Like some other early American punk bands that transitioned to new wave like The Talking Heads and B-52s, Devo’s take on the future was not always the dark dystopia imagined by their European counterparts. In the process of having a lighter and somewhat brighter outlook, DEVO often would create songs that were funky and funny.
Devo had already firmly established a future world of zany alien subhumans characters and themes like Booji Boy and Church of the SubGenius well before films like The Adventures of Buckaroo Bonzi would bring variations of them to the big screen. As teenage nerds like myself were discovering computers, Devo was ready to become our music of choice by catering to a new aesthetic.
It was funk however that was the first thing that captured my attention about Devo. New wave and the emerging hip hop scene connected on occasion with the occasional Kraftwerk sample. DEVO was one of the first bands to recognize this connection by featuring dancers popping and locking in the hilarious video for “Girl U Want”. I couldn’t help but notice the hip hop potential in my first Devo encounter “Satisfaction”, a stripped down and funky stop start rendition of the Rolling Stones classic. It wasn’t until the event of MTV that DEVO really took off, with both “Satisfaction” and their biggest hit “Whip It”, getting heavy airplay and a kind of second life.
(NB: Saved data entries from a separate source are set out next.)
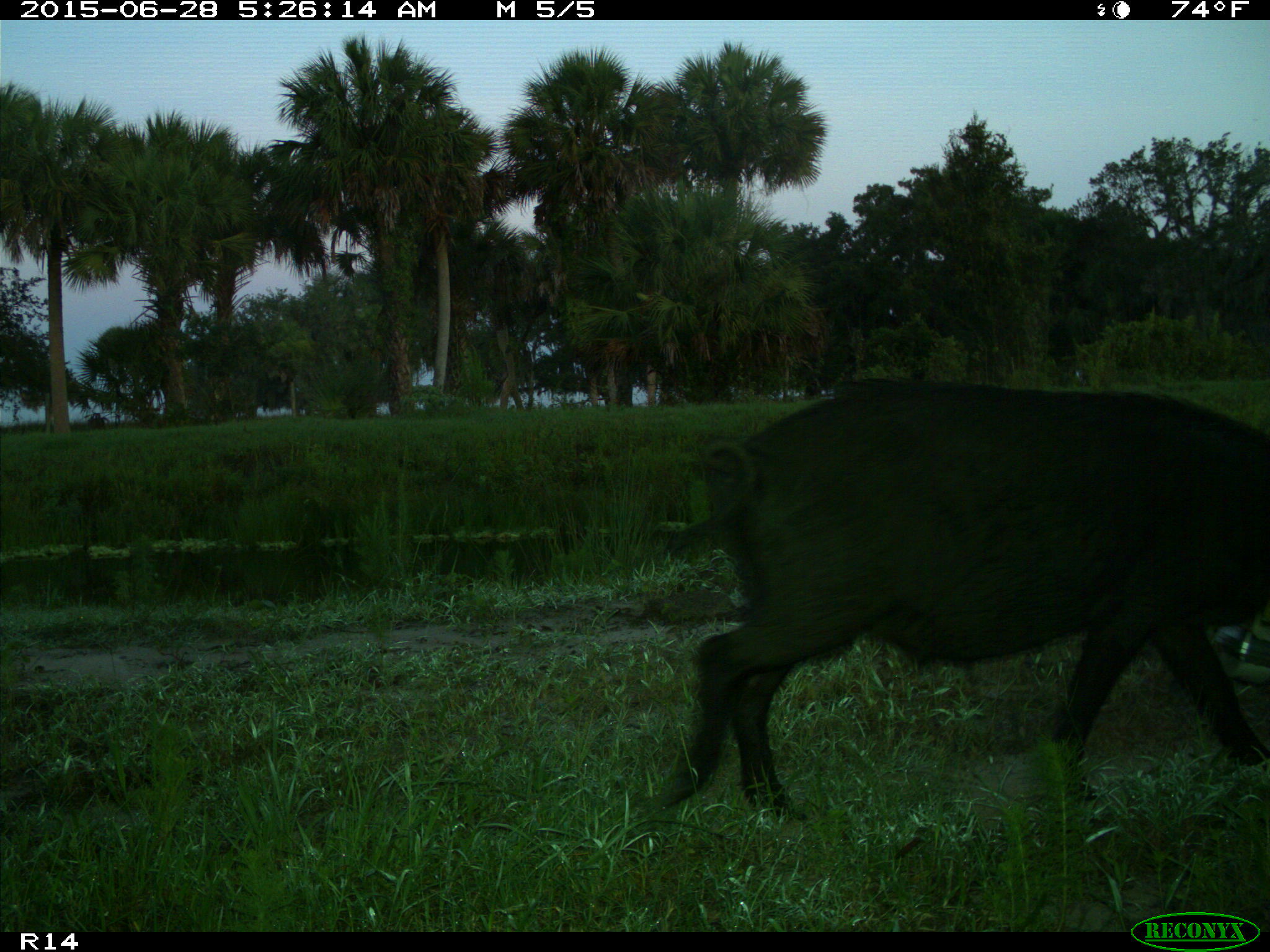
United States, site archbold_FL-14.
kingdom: Animalia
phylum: Chordata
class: Mammalia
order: Artiodactyla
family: Suidae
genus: Sus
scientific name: Sus scrofa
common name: wild boar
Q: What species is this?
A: Sus scrofa (wild boar).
“Whip It” comes from Freedom of Choice, their 3rd and most successful album. There, the band defined their concept of de-evolution best: where man would devolve as technology evolved. The theme is expressed in funny songs like “Girl U Want” that would become the blueprint for nerd anthems for the rest of the decade.
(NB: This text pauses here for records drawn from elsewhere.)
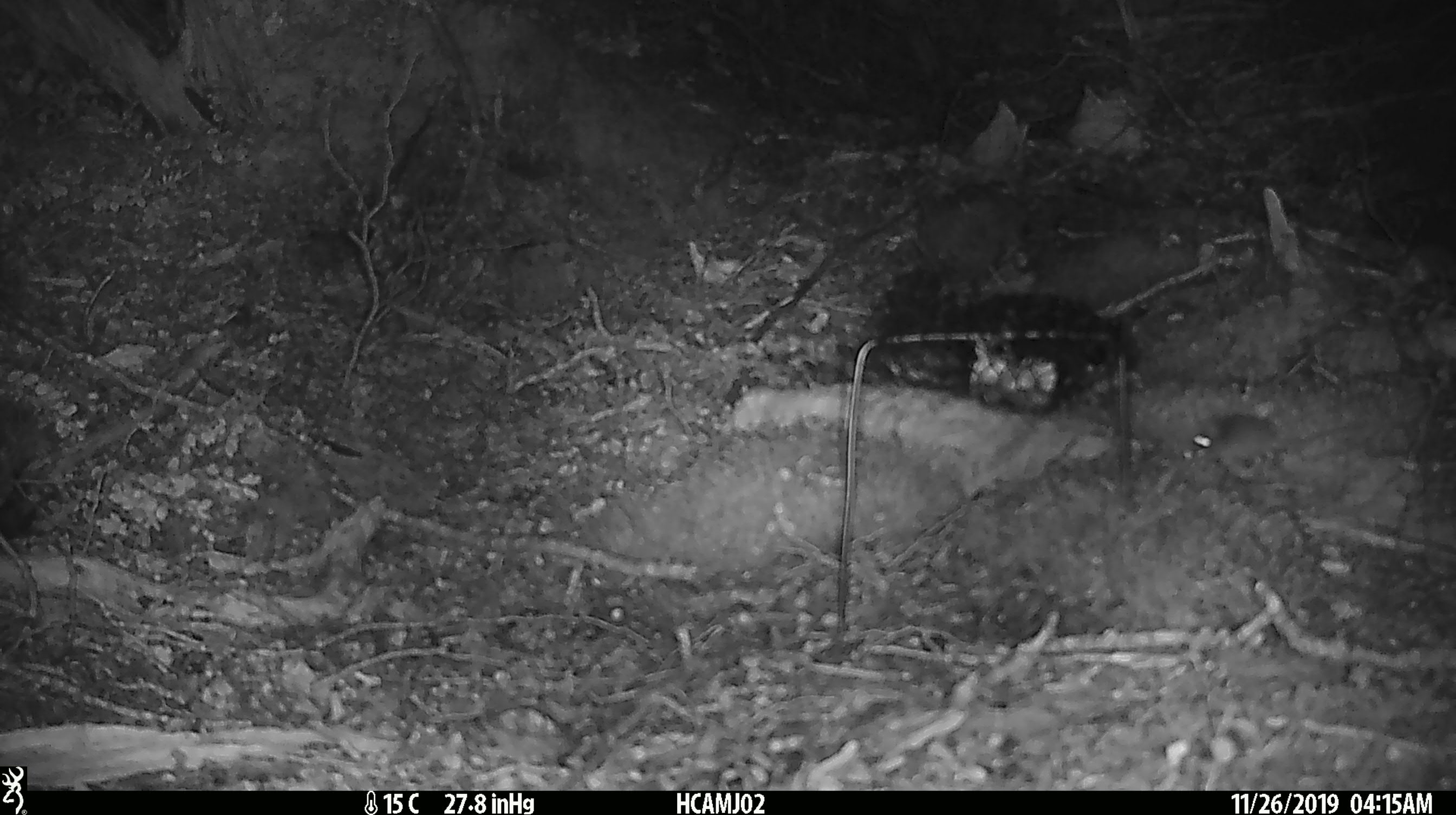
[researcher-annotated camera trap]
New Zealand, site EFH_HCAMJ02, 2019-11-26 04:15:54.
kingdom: Animalia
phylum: Chordata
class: Mammalia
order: Rodentia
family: Muridae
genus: Mus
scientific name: Mus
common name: mouse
Mouse (Mus).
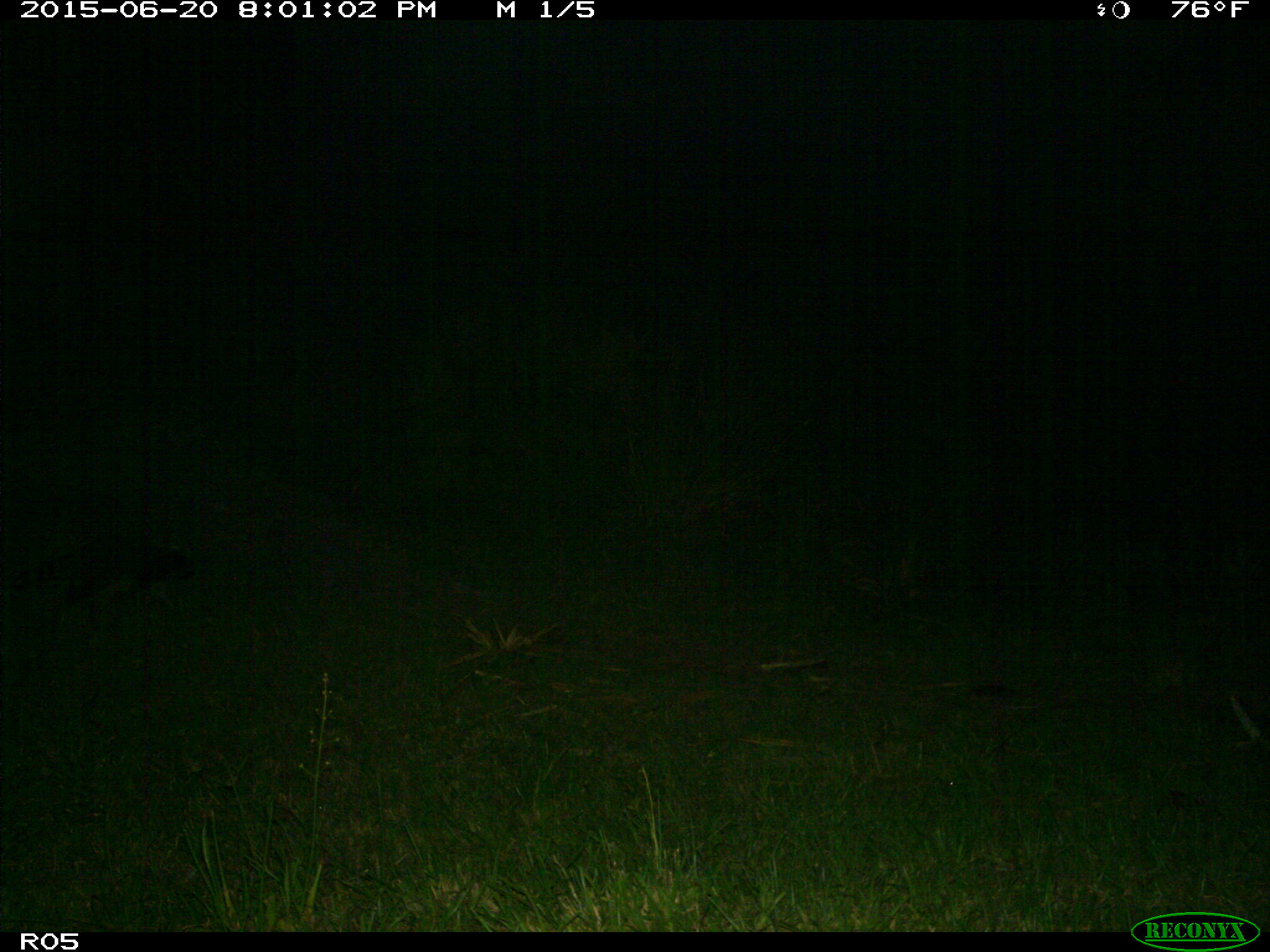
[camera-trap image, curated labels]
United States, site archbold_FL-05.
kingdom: Animalia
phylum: Chordata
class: Mammalia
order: Carnivora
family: Procyonidae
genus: Procyon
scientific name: Procyon lotor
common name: common raccoon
Freedom of Choice uses many of the same elements of other early new wave bands like simple keyboard hooks and catchy melodies. The difference with Devo came in part from its punk origins. The alternating vocals from Mark Mothersbaugh or Gerald Casale had a kind of emotional delivery that was more punk than new wave, yet the phrasing was robotic. That vocal fusion made guitar driven songs like “Gates of Steel” resemble the AOR/new wave hybrid sound of The Cars.
The traditional drum and guitar were of course augmented by electronics that from our vantage point sound like a child’s toy Casio keyboard. That was much of DEVO’s early charm as they combined strong dancible rhythms with a new nerd boy aesthetic. “Cold War” a track that rivals “Whip It” danceability shares a retro vibe with the B52s.
Devo’s sound would move closer to pop (or pop would move closer to Devo) as the band became popular for various film projects. Despite a few mildly successful albums later, Devo would never become the household name that some of their counterparts did. Thank’s to “Whip It” Devo’s legacy as a punk, new wave and funk pioneer will never be forgotten.